Although the Lower Elwha’s general statement is accurate as far as it goes, in Lummi II, we already addressed and rejected this argument in the specific context of the Lummi’s U&A. We held that “the Lummi’s use of ‘the marine areas of Northern Puget Sound from the Fraser River south to the present environs of Seattle’ was more than mere ‘occasional and incidental trolling.’ ” Lummi II, 763 F.3d at 1187. We explained further: “If to ‘proceed through Admiralty Inlet’ rendered Admiralty Inlet a part of the Lummi U & A, then to proceed from the southern portions of the San Juan Islands to Admiralty Inlet would have the same effect: to render the path a part of the Lummi U & A, just like Admiralty Inlet.” Id. That explanation covers our exact situation and fits within our long-accepted framework, which requires looking at the evidence “before Judge Boldt that the [tribe] fished or traveled in the ... contested waters.” Tulalip Tribes, 794 F.3d at 1135 (emphasis added) (citing Upper Skagit, 590 F.3d at 1023).2
We conclude that the waters west of Whidbey Island, which lie between the southern portion of the San Juan Islands and Admiralty Inlet, are encompassed in the Lummi’s U&A. In coming to this conclusion, we need not determine the outer reaches of the Strait of Juan de Fuca for purposes of the Lummi’s U&A.
REVERSED AND REMANDED.
--- F.3d ----, 2017 WL 5907899
The Honorable Elizabeth E. Foote, United States District Judge for the Western District of Louisiana, sitting by designation.

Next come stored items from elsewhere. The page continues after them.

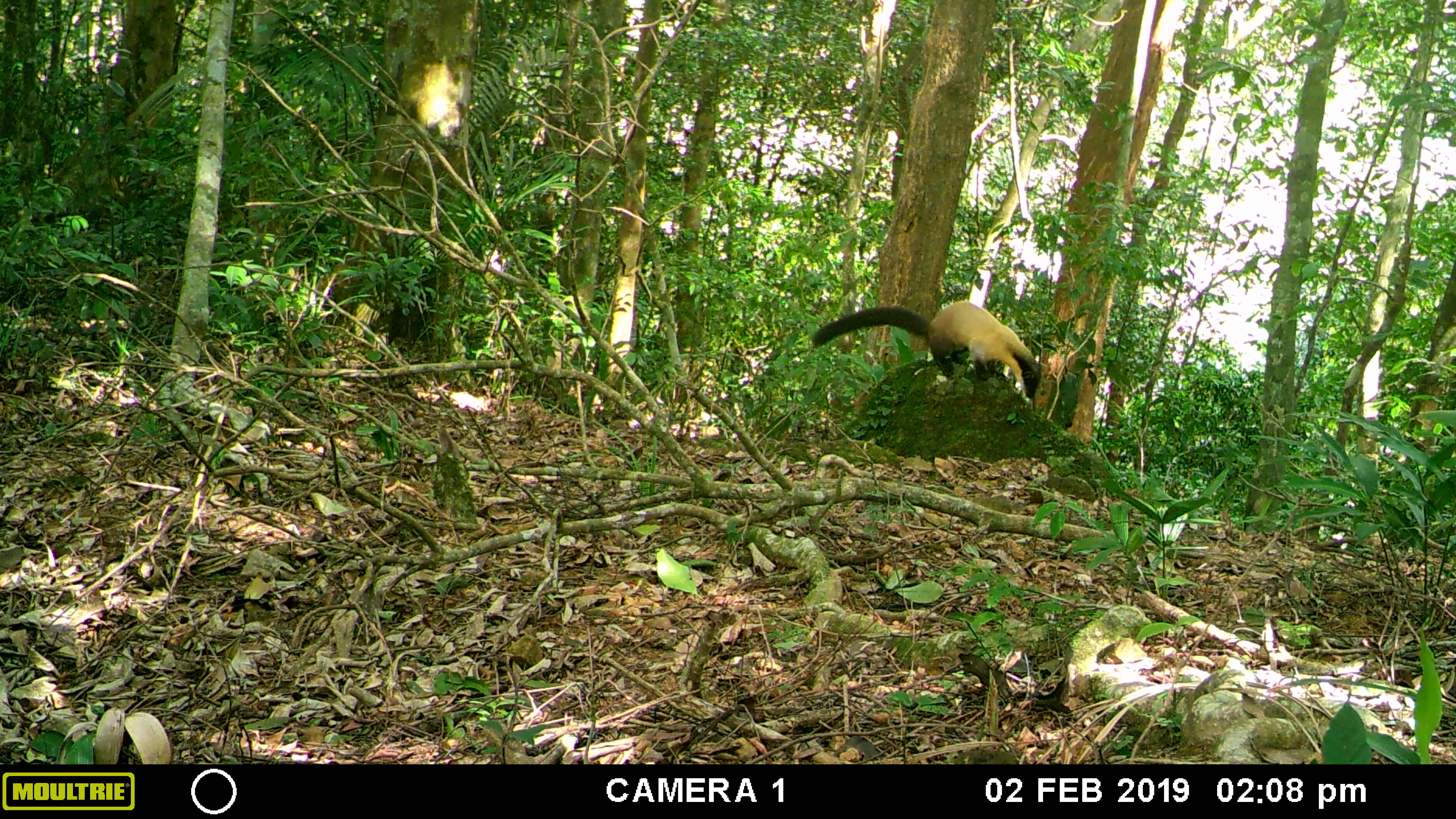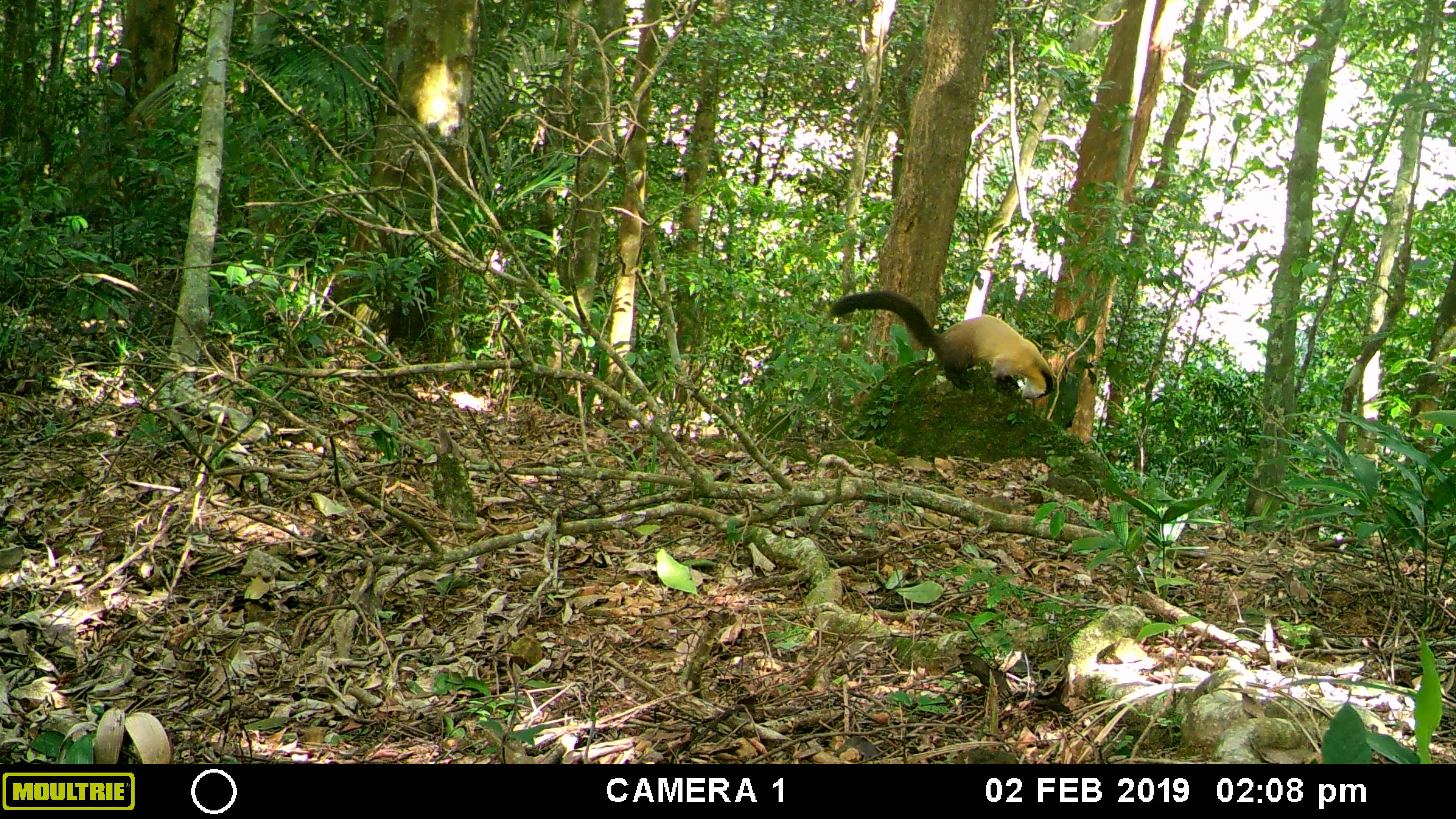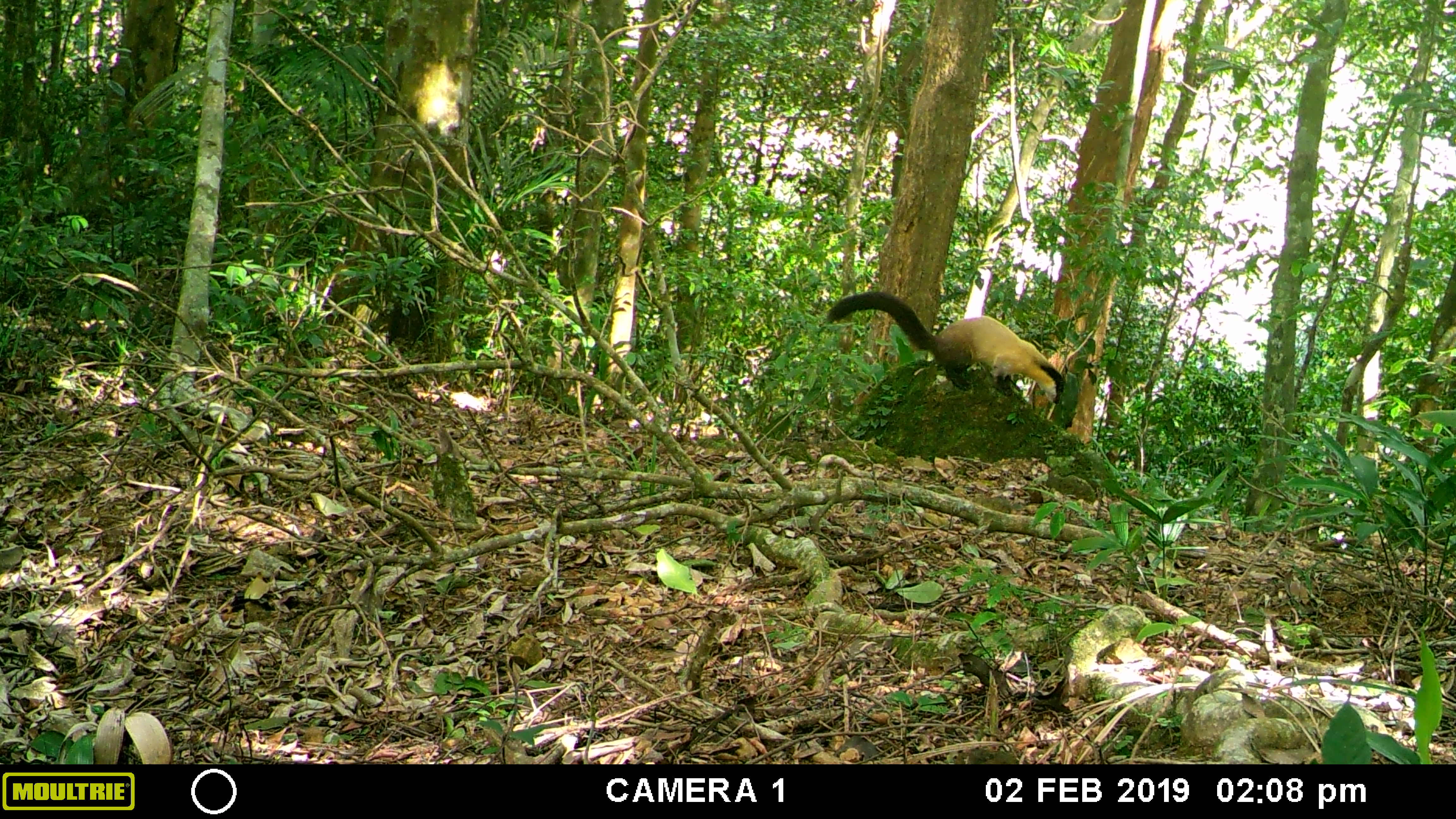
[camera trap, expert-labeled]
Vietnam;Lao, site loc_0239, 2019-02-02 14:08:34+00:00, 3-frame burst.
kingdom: Animalia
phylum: Chordata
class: Mammalia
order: Carnivora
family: Mustelidae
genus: Martes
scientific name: Martes flavigula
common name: yellow-throated marten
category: yellow throated marten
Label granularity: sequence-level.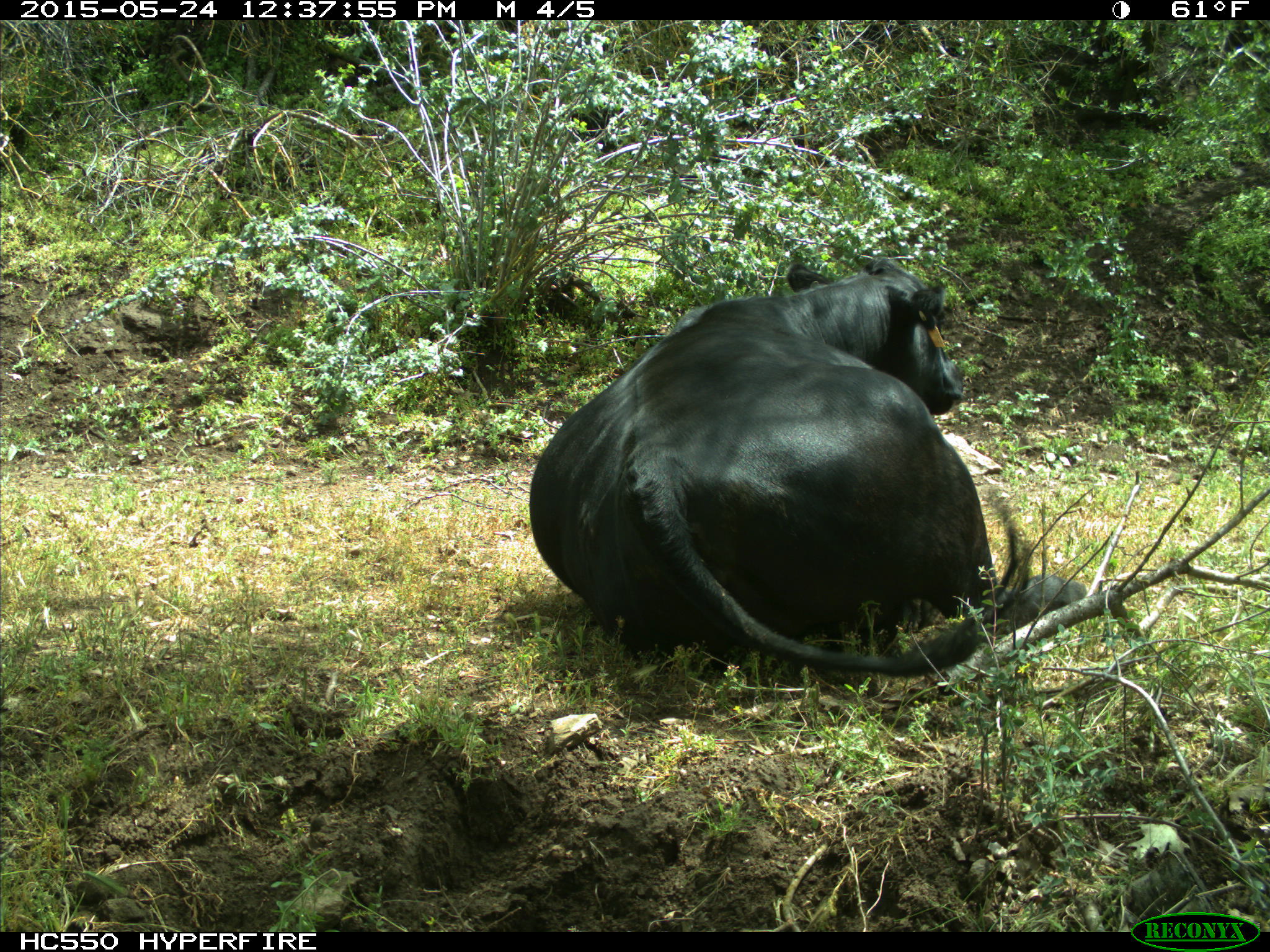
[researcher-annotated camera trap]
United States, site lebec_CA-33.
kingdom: Animalia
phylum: Chordata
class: Mammalia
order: Artiodactyla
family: Bovidae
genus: Bos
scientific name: Bos taurus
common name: domestic cow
Bos taurus (domestic cow).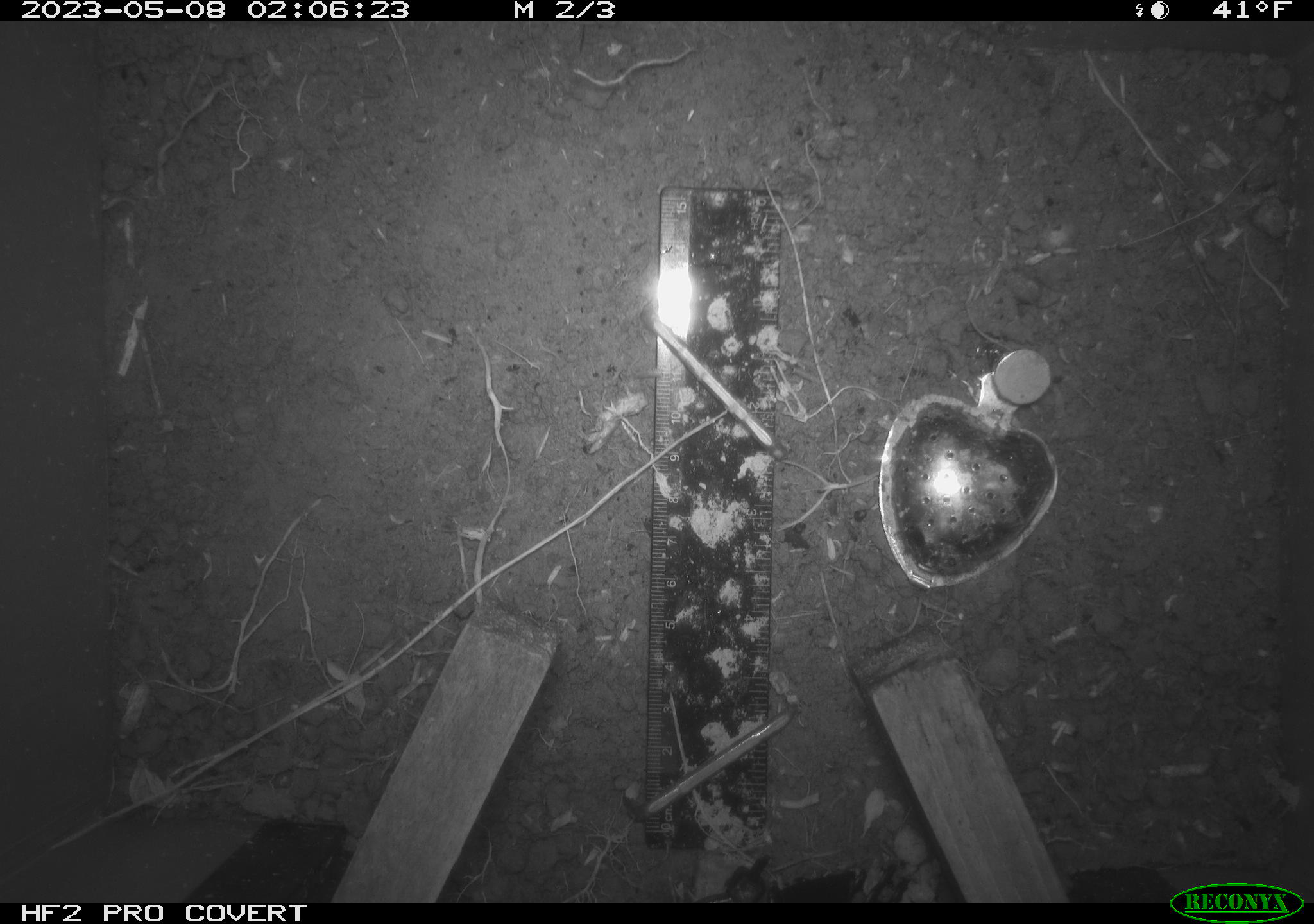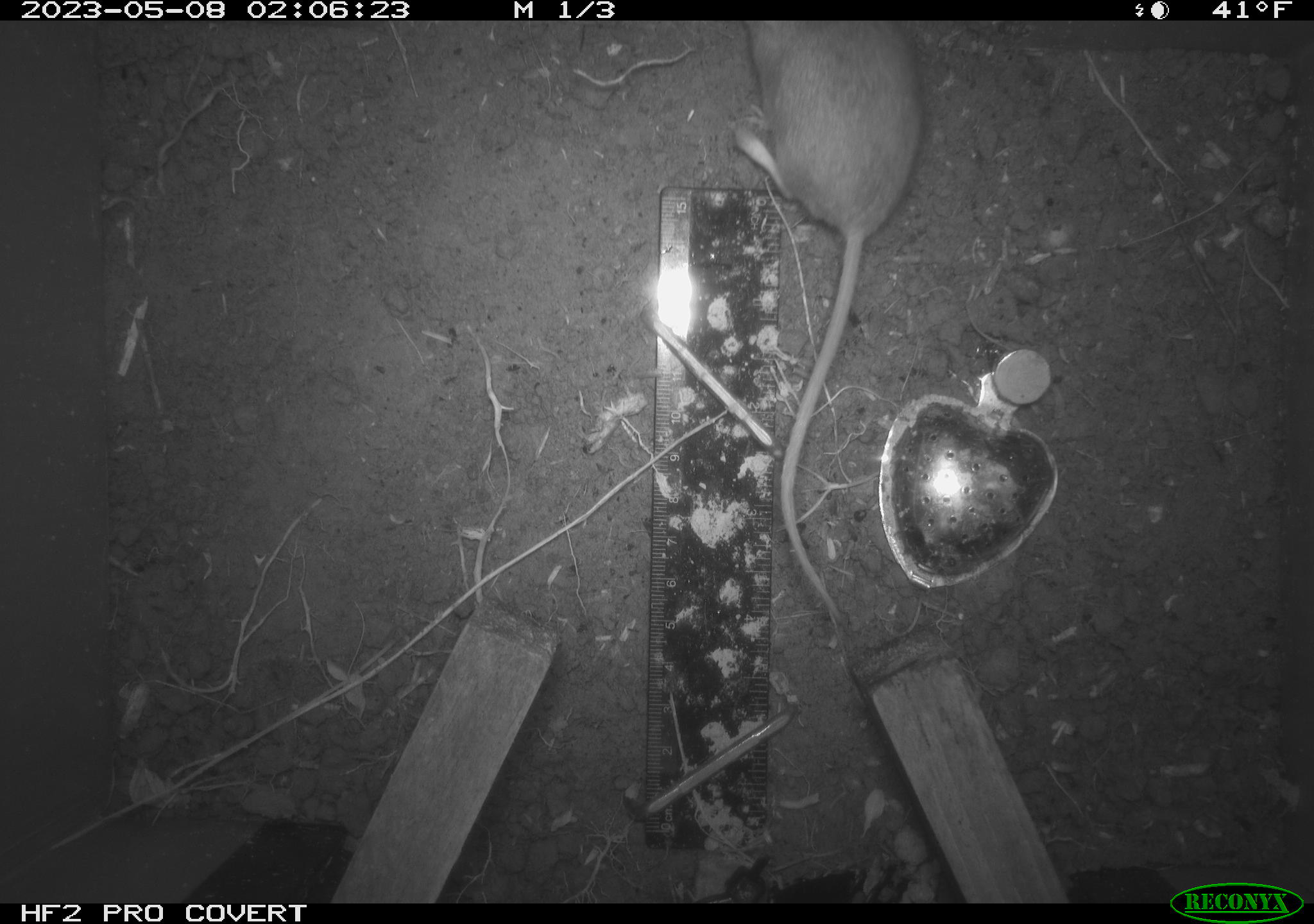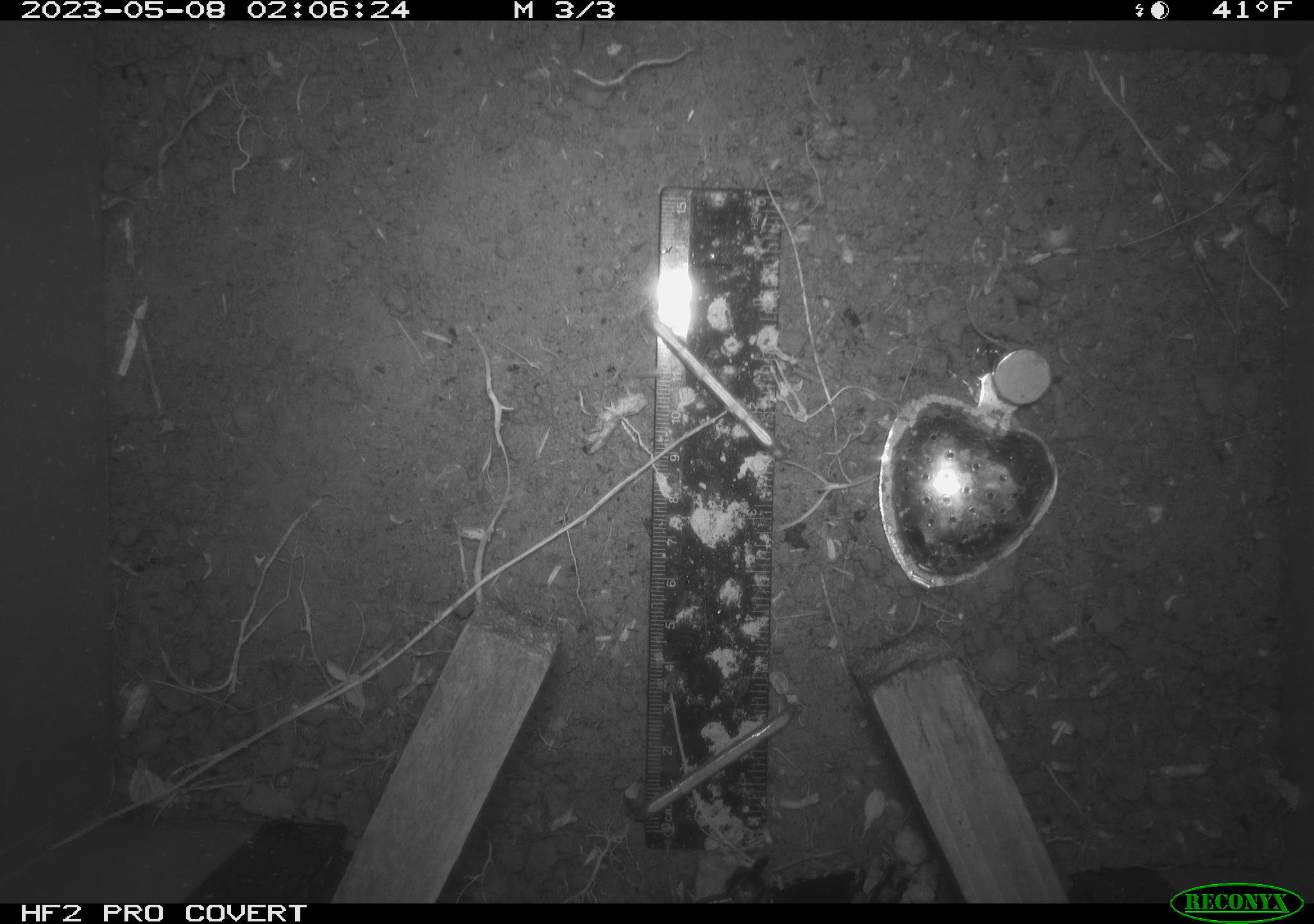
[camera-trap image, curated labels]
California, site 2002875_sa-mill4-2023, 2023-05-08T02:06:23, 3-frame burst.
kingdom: Animalia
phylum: Chordata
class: Mammalia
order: Rodentia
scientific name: Rodentia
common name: mouse species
Mouse species (Rodentia).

The fact that later U&A decisions for other tribes make explicit reference to “the waters off the west coast of Whidbey Island” does not change our view. See United States v. Washington, 626 F.Supp. 1405, 1442–43 (W.D. Wash. 1985); United States v. Washington, 459 F.Supp. 1020, 1056–57 (W.D. Wash. 1978), aff’d, 645 F.2d 749 (9th Cir. 1981) (describing fishing grounds “off of Whidbey Island’s West Beach”). Just as we did not infer that Judge Boldt intended to exclude Admiralty Inlet from the Lummi’s U&A simply because U&A decisions after DecisionI explicitly reference Admiralty Inlet, we decline to make such an inference here concerning the waters west of Whidbey Island. See Lummi I, 235 F.3d at 452; Washington, 459 F.Supp. at 1059 (stating that the U&A of the Tulalip Tribes includes Admiralty Inlet).
It is true, as the Lower Elwha points out, that the evidence in Tulalip Tribes was more than general evidence of travel. For example, in addition to evidence that the Suquamish “would have passed through the waters west of Whidbey Island, and likely would have fished there while traveling,” there was evidence from an expert report that the “Suquamish travelled [sic] to Whidbey Island to fish.” 794 F.3d at 1135. Nevertheless, Tulalip Tribes appears to indicate that the general evidence of travel was “some evidence” that was sufficient to satisfy the necessary standard. See id. (“This general evidence, too, constitutes some evidence before Judge Boldt ....”). And, in any event, the Lower Elwha cannot overcome the court’s strong statements in Lummi I and Lummi II that counter its position.